> **Task prompt**
In the data below, find every line with the string "text" and pull it out.

> **Available data**
========
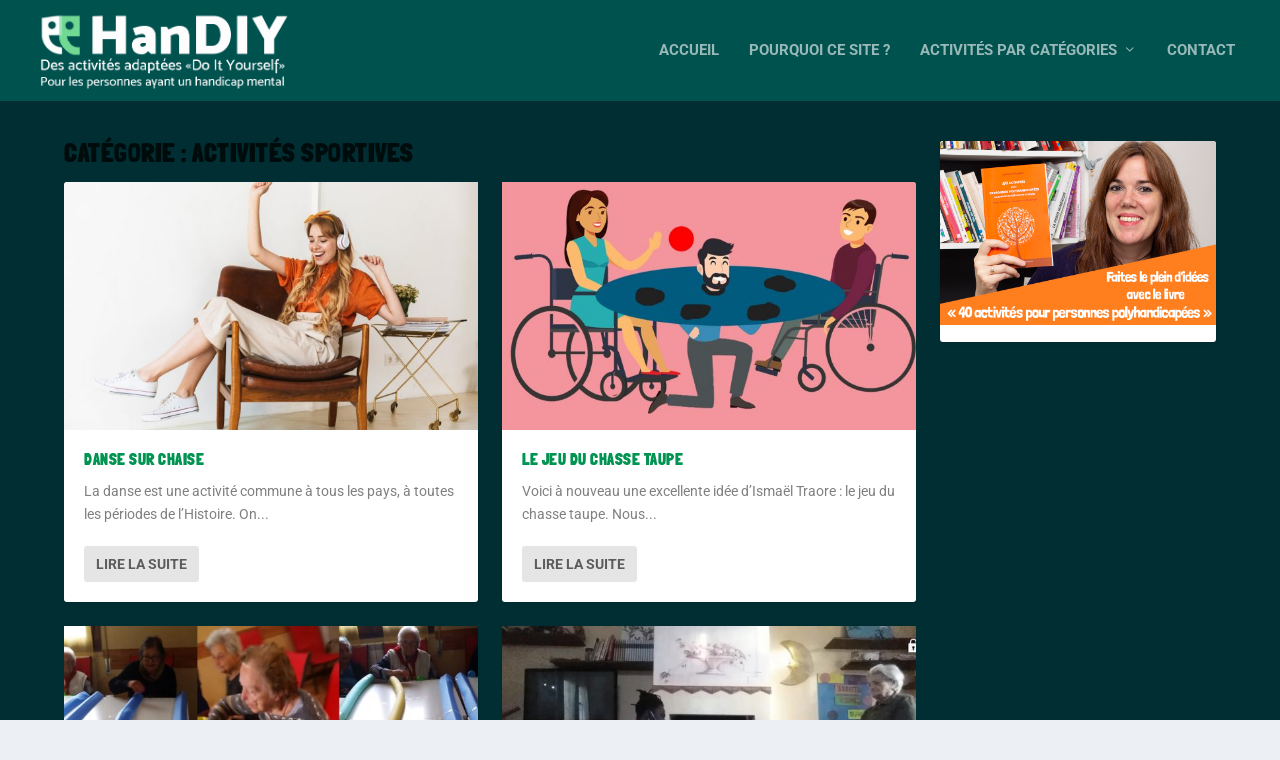

--- FILE ---
content_type: text/css
request_url: https://handiy.fr/wp-content/et-cache/564/et-core-unified-cpt-deferred-564.min.css?ver=1747920399
body_size: 1427
content:
.et_extra_layout .et_pb_extra_column_main .et_pb_posts_blog_feed_masonry_0 .hentry h2 a{color:#009351!important}.et_extra_layout .et_pb_extra_column_main .et_pb_column_2,.et_extra_layout .et_pb_extra_column_main .et_pb_column_3,.et_extra_layout .et_pb_extra_column_main .et_pb_column_5,.et_extra_layout .et_pb_extra_column_main .et_pb_column_6,.et_extra_layout .et_pb_extra_column_main .et_pb_column_8,.et_extra_layout .et_pb_extra_column_main .et_pb_column_9{margin:auto}.et_extra_layout .et_pb_extra_column_main .et_pb_image_0,.et_extra_layout .et_pb_extra_column_main .et_pb_image_1,.et_extra_layout .et_pb_extra_column_main .et_pb_image_2{text-align:left;margin-left:0}.et_extra_layout .et_pb_extra_column_main .et_pb_row_3.et_pb_row,.et_extra_layout .et_pb_extra_column_main .et_pb_text_5{margin-top:5%!important}.et_extra_layout .et_pb_extra_column_main .et_pb_row_5.et_pb_row{padding-bottom:15px!important;padding-bottom:15px}@media only screen and (max-width:980px){.et_extra_layout .et_pb_extra_column_main .et_pb_image_0 .et_pb_image_wrap img,.et_extra_layout .et_pb_extra_column_main .et_pb_image_1 .et_pb_image_wrap img,.et_extra_layout .et_pb_extra_column_main .et_pb_image_2 .et_pb_image_wrap img{width:auto}}@media only screen and (max-width:767px){.et_extra_layout .et_pb_extra_column_main .et_pb_image_0 .et_pb_image_wrap img,.et_extra_layout .et_pb_extra_column_main .et_pb_image_1 .et_pb_image_wrap img,.et_extra_layout .et_pb_extra_column_main .et_pb_image_2 .et_pb_image_wrap img{width:auto}}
========
> **Reply**
content_type: text/css
.et_extra_layout .et_pb_extra_column_main .et_pb_posts_blog_feed_masonry_0 .hentry h2 a{color:#009351!important}.et_extra_layout .et_pb_extra_column_main .et_pb_column_2,.et_extra_layout .et_pb_extra_column_main .et_pb_column_3,.et_extra_layout .et_pb_extra_column_main .et_pb_column_5,.et_extra_layout .et_pb_extra_column_main .et_pb_column_6,.et_extra_layout .et_pb_extra_column_main .et_pb_column_8,.et_extra_layout .et_pb_extra_column_main .et_pb_column_9{margin:auto}.et_extra_layout .et_pb_extra_column_main .et_pb_image_0,.et_extra_layout .et_pb_extra_column_main .et_pb_image_1,.et_extra_layout .et_pb_extra_column_main .et_pb_image_2{text-align:left;margin-left:0}.et_extra_layout .et_pb_extra_column_main .et_pb_row_3.et_pb_row,.et_extra_layout .et_pb_extra_column_main .et_pb_text_5{margin-top:5%!important}.et_extra_layout .et_pb_extra_column_main .et_pb_row_5.et_pb_row{padding-bottom:15px!important;padding-bottom:15px}@media only screen and (max-width:980px){.et_extra_layout .et_pb_extra_column_main .et_pb_image_0 .et_pb_image_wrap img,.et_extra_layout .et_pb_extra_column_main .et_pb_image_1 .et_pb_image_wrap img,.et_extra_layout .et_pb_extra_column_main .et_pb_image_2 .et_pb_image_wrap img{width:auto}}@media only screen and (max-width:767px){.et_extra_layout .et_pb_extra_column_main .et_pb_image_0 .et_pb_image_wrap img,.et_extra_layout .et_pb_extra_column_main .et_pb_image_1 .et_pb_image_wrap img,.et_extra_layout .et_pb_extra_column_main .et_pb_image_2 .et_pb_image_wrap img{width:auto}}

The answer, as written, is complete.